Many observing systems produce voluminous information. For most applications, at least near real-time communication is essential. Ground-based remote sensors such as radars and lidars have intrinsically high data rates, necessitating an adequate communications bandwidth, which has increasingly become available and affordable. Rapid and flexible access to stored data is often a point of failure, requiring efficient data structures and applications software that are well matched to a wide range of user needs. A communications architecture that permits selective access to full resolution or general access to lower resolution data and analyses should be devised. Larger market forces governing the evolution of the data communications and data storage industries over the coming decade should easily accommodate these requirements.
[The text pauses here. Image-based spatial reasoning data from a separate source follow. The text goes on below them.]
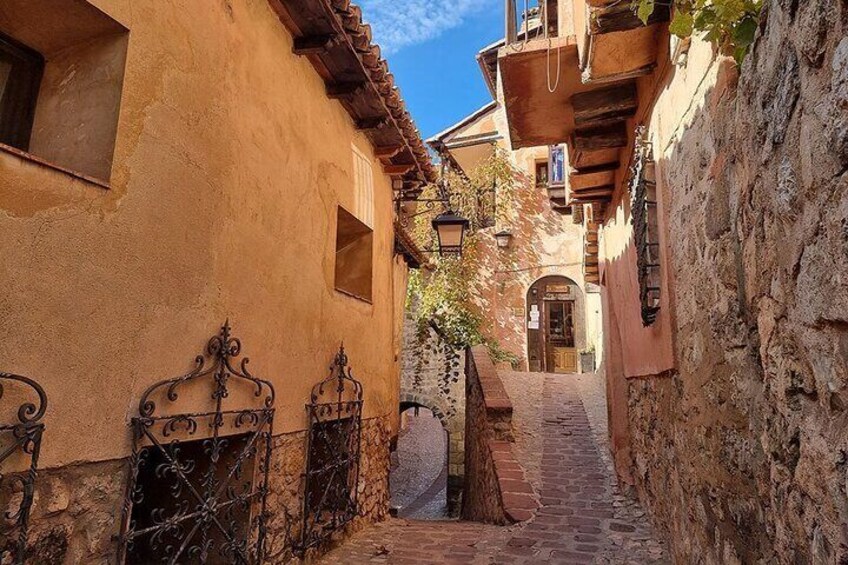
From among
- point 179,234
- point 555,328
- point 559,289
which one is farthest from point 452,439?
point 559,289

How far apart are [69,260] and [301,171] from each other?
84.3 inches

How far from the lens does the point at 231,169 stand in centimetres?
320

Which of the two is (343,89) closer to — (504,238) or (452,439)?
(452,439)

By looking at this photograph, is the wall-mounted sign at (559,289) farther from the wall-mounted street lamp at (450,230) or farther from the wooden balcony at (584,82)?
the wooden balcony at (584,82)

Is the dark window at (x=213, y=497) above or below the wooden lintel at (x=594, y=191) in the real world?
below

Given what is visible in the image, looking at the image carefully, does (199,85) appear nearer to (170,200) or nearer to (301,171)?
(170,200)

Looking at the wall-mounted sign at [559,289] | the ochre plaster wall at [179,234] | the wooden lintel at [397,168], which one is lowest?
the ochre plaster wall at [179,234]

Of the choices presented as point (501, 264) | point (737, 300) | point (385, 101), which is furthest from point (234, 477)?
point (501, 264)

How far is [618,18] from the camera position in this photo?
3.16m

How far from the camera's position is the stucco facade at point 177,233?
2057 mm

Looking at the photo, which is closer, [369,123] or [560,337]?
[369,123]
In order to screen mesoscale observations for specific applications, a sophisticated user interface is required. Behind this interface is a relational database that contains comprehensive metadata from each observing source, a pointer to the repository of each source, and high-bandwidth communication to each repository. These attributes will make it possible to retrieve information based upon highly selective criteria. In the future, given sufficiently detailed metadata for each observing source and specific enough criteria for the intended application, it should be possible to extract from geographically distributed repositories just the information that directly serves the application, no more and no less. Specific examples will more effectively make this point than generalizations:
Search by application: “Show me highway pavement, temperature, and visibility conditions in north central Illinois.”
Search by application: “Show me regional chemical weather fields east of 85°W.”
Get information in the vertical: “Get me the best estimate of the current vertical profiles of temperature, moisture, and wind over Chicago’s O’Hare Airport.”
Search for information that is sensor-, time-, and location-specific: “Show me precipitation data from tipping bucket rain gauges in Missouri between 1800 UTC 6 Aug and 0600 UTC 07 Aug 2007.”
Search for information from a specific network: “Show me all temperature data from the AWS (WeatherBug) surface network at 1200 UTC 06 Apr 2007.”